I am trying to use R to create a barchart to compare the frequency of a category to that of the entire dataset. I created some mock data which is similar to the real one and my expected output. My mock data includes three fruits (apple, orange, banana) with the equivalent eating frequency (1-2 times, 3-4 times, > 4 times). Mock data:
ID Fruit frequency
1 apple 1-2 times
2 apple 3-4 times
3 apple 1-2 times
4 apple 3-4 times
5 apple 1-2 times
6 apple > 4 times
7 orange 3-4 times
8 orange 3-4 times
9 orange 1-2 times
10 orange 1-2 times
11 orange 1-2 times
12 banana 1-2 times
13 banana 3-4 times
14 banana > 4 times
15 banana > 4 times
16 banana 1-2 times
17 banana 3-4 times
18 banana > 4 times
19 banana 1-2 times
The expected output is a bar chart with 3 groups of eating frequency (1-2 times, 3-4 times, > 4 times).
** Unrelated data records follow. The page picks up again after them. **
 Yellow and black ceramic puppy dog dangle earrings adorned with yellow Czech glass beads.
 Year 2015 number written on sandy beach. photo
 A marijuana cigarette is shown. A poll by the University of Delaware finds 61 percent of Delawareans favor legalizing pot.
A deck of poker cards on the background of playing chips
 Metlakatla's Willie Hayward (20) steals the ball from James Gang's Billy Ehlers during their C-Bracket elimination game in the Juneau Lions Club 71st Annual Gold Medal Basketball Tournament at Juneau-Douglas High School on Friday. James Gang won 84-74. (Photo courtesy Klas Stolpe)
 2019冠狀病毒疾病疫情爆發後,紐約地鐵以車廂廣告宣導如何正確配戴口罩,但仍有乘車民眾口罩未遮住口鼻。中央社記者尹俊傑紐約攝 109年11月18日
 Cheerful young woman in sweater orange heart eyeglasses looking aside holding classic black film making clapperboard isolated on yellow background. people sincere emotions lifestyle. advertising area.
With each of these groups, there will be two columns, one column represent "apple", the other column represent "the entire dataset".
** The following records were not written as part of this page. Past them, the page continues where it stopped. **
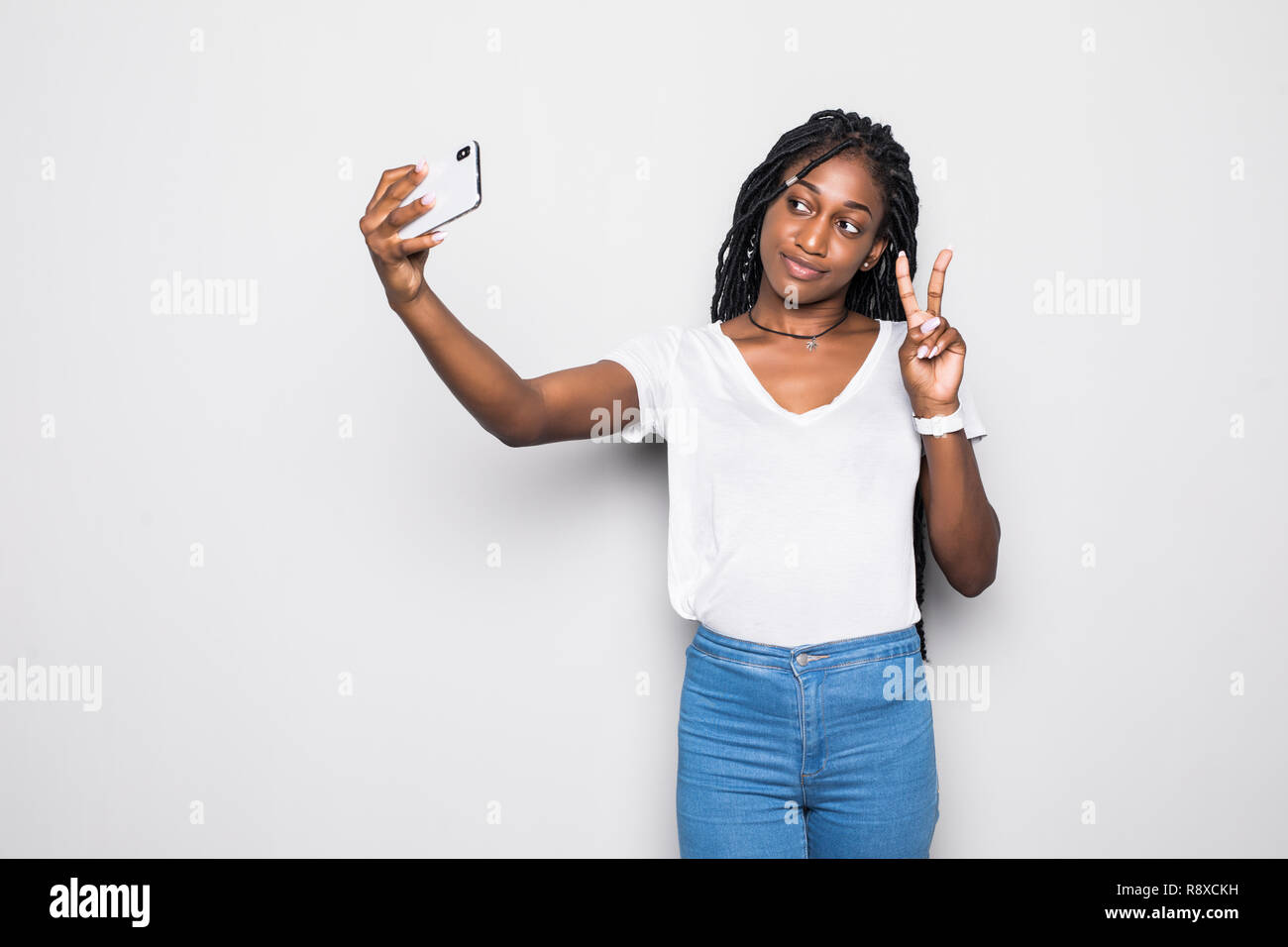 Young funny african casual lady grimacing and making selfie on smartphone isolated over gray - Stock Image
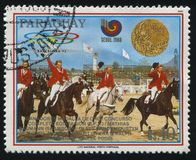 Summer Olympic Games in Seoul. RUSSIA KALININGRAD, 19 APRIL 2017: stamp printed by Paraguay, shows equestrian team at Summer Olympic Games in Seoul, circa 1989 Stock Images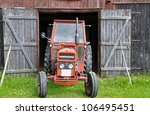 an antique tractor parked in...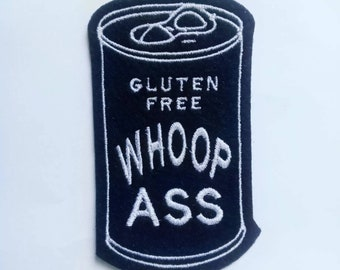 Iron on Patch Can of Gluten Free Whoop Ass Applique in black felt with white embroidery thread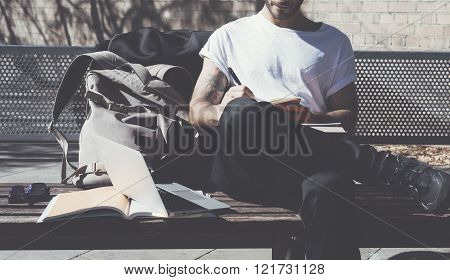 Student wearing white tshirt sitting city park and writes message. Studying at the University, worki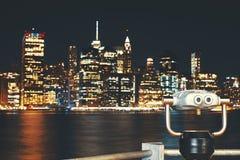 New York City skyline with binoculars at night, USA. Royalty Free Stock Photo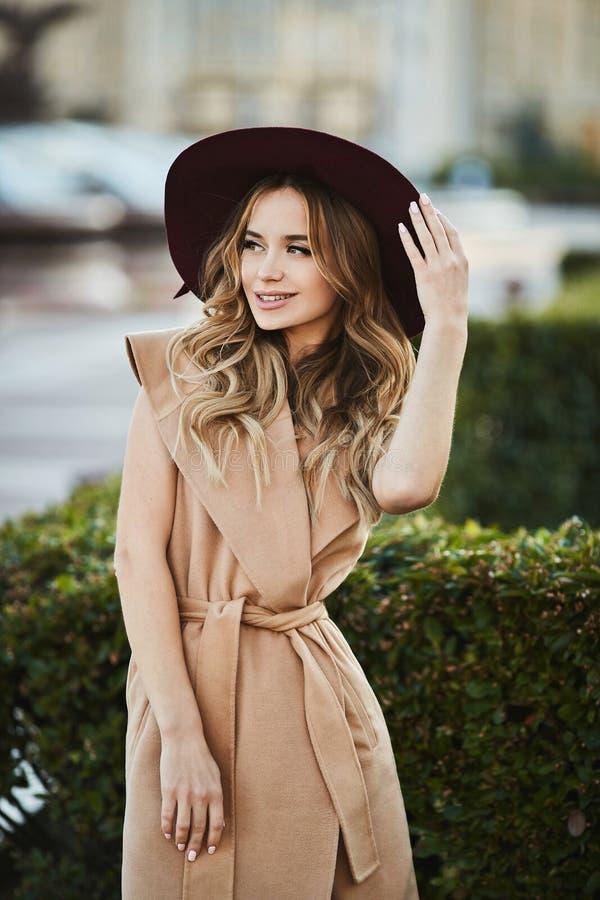 Menina modelo loura bonita e sensual elegante no revestimento sem mangas que ajusta seu chapéu à moda, sorrindo e levantando fora foto de stock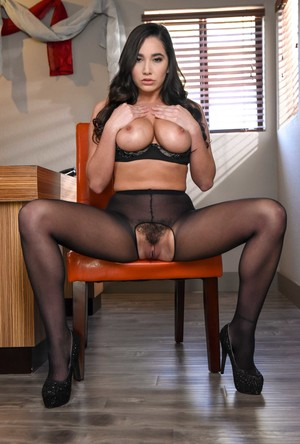 Busty brunette female Karlee Grey takes off crotchless pantyhose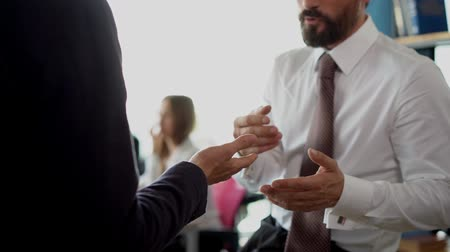 projeto : Two businessmen are communicating and discussing business ides by gestures. One businessman is wearing a white shirt and a black tie another a black suit.Businesswomen are working while sitting by the desk in the office on the background.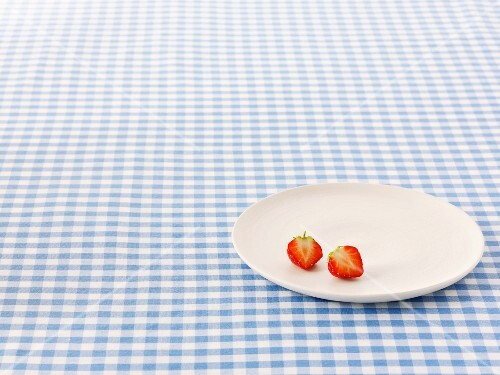 A halved strawberry on a plate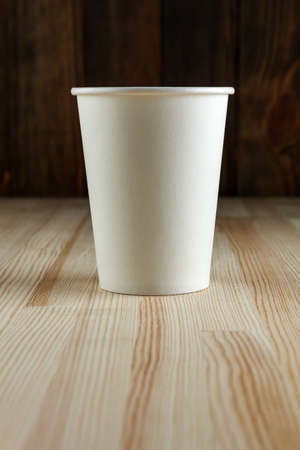 Paper cup on wood close-up Stock Photo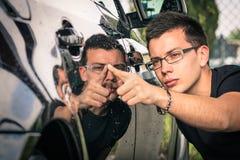Ung man med kontroll av en lyxig bil på den begagnade försäljningen Royaltyfri Fotografi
I could create the frequency barchart for the each category (like apple) but don't know how to add the entire dataset data for comparison.
Any suggestion which codes to use or which approach to take (subset "apple" maybe?) will be much appreciated!
First I calculated both percentage (i.e. within fruits and in total) and then converted data into plot friendly format.
library(ggplot2)
library(dplyr)
library(tidyr)
df %>%
group_by(fruit) %>%
mutate(countF = n()) %>%
group_by(freq, add=T) %>%
#frequency percentage within fruit
mutate(freq_perc_within_fruit = round(n()/countF * 100)) %>%
group_by(freq) %>%
#frequency percentage in total
mutate(freq_perc_in_total = round(n()/nrow(.) * 100)) %>%
select(fruit, freq, freq_perc_within_fruit, freq_perc_in_total) %>%
gather(Percentage, value, -fruit, - freq) %>%
#plot
ggplot(aes(x = freq, y=value, fill=Percentage)) +
geom_bar(position = "dodge", stat = "identity") +
facet_grid(fruit ~ .) +
geom_text(aes(label = paste0(value, "%")), position=position_dodge(.9), vjust=0)
Output plot is:
Sample data:
df<- structure(list(ID = 1:19, fruit = c("apple", "apple", "apple",
"apple", "apple", "apple", "orange", "orange", "orange", "orange",
"orange", "banana", "banana", "banana", "banana", "banana", "banana",
"banana", "banana"), freq = c("1-2 times", "3-4 times", "1-2 times",
"3-4 times", "1-2 times", "> 4 times", "3-4 times", "3-4 times",
"1-2 times", "1-2 times", "1-2 times", "1-2 times", "3-4 times",
"> 4 times", "> 4 times", "1-2 times", "3-4 times", "> 4 times",
"1-2 times")), .Names = c("ID", "fruit", "freq"), class = "data.frame", row.names = c(NA,
-19L))